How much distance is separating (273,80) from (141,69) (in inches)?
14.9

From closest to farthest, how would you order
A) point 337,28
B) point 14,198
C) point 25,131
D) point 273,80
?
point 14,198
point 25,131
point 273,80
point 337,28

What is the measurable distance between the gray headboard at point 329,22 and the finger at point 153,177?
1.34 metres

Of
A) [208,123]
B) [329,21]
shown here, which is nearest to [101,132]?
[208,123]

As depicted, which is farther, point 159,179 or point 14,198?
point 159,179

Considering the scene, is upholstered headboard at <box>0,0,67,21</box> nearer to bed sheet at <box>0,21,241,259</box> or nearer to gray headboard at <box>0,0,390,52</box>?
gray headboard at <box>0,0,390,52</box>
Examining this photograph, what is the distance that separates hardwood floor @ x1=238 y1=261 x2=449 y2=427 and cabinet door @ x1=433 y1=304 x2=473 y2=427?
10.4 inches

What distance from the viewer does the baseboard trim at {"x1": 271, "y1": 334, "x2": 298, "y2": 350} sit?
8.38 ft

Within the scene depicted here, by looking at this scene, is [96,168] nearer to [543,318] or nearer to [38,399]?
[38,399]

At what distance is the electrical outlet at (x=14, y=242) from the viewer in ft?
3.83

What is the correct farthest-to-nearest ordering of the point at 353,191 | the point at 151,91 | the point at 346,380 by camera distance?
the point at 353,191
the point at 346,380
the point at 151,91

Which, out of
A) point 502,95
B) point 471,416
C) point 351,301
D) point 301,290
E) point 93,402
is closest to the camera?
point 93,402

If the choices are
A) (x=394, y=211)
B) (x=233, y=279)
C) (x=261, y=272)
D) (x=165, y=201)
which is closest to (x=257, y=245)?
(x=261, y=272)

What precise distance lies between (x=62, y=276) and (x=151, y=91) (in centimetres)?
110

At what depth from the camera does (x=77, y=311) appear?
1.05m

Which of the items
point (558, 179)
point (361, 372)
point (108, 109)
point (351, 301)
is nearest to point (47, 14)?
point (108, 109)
---*---
WHAT IS REQUIRED:
Move the records from the line containing "If the choices are" through the end of the records, both ends included, into your reply. Keep every line as it stands, but add -101 to each coordinate and each distance or depth value in the answers.

RESULT OF THE TASK:
If the choices are
A) (x=394, y=211)
B) (x=233, y=279)
C) (x=261, y=272)
D) (x=165, y=201)
which is closest to (x=257, y=245)?
(x=160, y=171)

What precise distance lies between (x=62, y=276) and (x=151, y=91) (in centimetres)?
9

At what depth from the camera does (x=77, y=311) appear?
-99.95m

Which of the items
point (558, 179)
point (361, 372)
point (108, 109)
point (351, 301)
is nearest to point (47, 14)?
point (7, 8)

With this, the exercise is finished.